Hi,
Would like to know how to query for the most current timestamp and display on dashboard.
Best regards
1 Like
The actual query would be something like
GET _search
{
"size": 0,
"aggs": {
"most_recent": {
"max": {
"field": "@timestamp"
}
}
}
}
This translates directly into the aggregation you'd configure for a metric visualisation.
Hi Magnus,
Thanks.
I tried to use the query at Kibana Dev Tool and received this error
{ "took": 23, "timed_out": false, "_shards": { "total": 26, "successful": 26, "skipped": 0, "failed": 0 }, "hits": { "total": 13, "max_score": 0, "hits": [] }, "aggregations": { "most_recent": { "value": null } } }
When i search using the full search
GET _search { "query": { "match_all": {} } }
I have this index customer with timestamp which I need to retrieve the latest timestamp
{
"_index": "customer",
"_type": "type1",
"_id": "iyBNkGMBMi0XPkSP1tgf",
"_score": 1,
"_source": {
"Connect": "Y",
"Timestamp": "2018-05-24 09:00:00"
}
}
]
}
The timestamp field in your data model is called Timestamp. Try replacing @timestamp in the example query with the actual field name.

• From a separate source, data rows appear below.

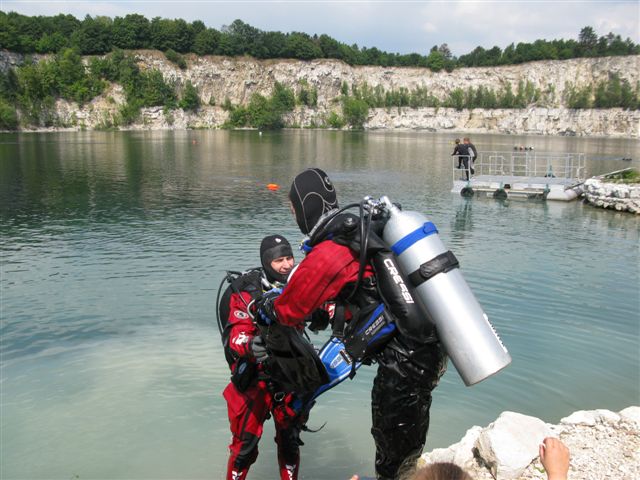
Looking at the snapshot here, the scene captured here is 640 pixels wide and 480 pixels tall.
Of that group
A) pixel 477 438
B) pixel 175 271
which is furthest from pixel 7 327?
pixel 477 438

Ok, I changed to Timestamp but the result did not display the latest timestamp
GET _search { "size": 0, "aggs": { "most_recent": { "max": { "field": "Timestamp" } } } }
Result
{ "took": 5, "timed_out": false, "_shards": { "total": 21, "successful": 21, "skipped": 0, "failed": 0 }, "hits": { "total": 12, "max_score": 0, "hits": [] }, "aggregations": { "most_recent": { "value": 1527152400000 } } }
The most recent value 1527152400000 translates into 2018-05-24 09:00:00 from your example. What makes you think that this is not the latest time stamp?
Hi Magnus,
Yes I did not get it till you pointed out this is Unix Epoch value.
Thanks so much for the help.
This topic was automatically closed 28 days after the last reply. New replies are no longer allowed.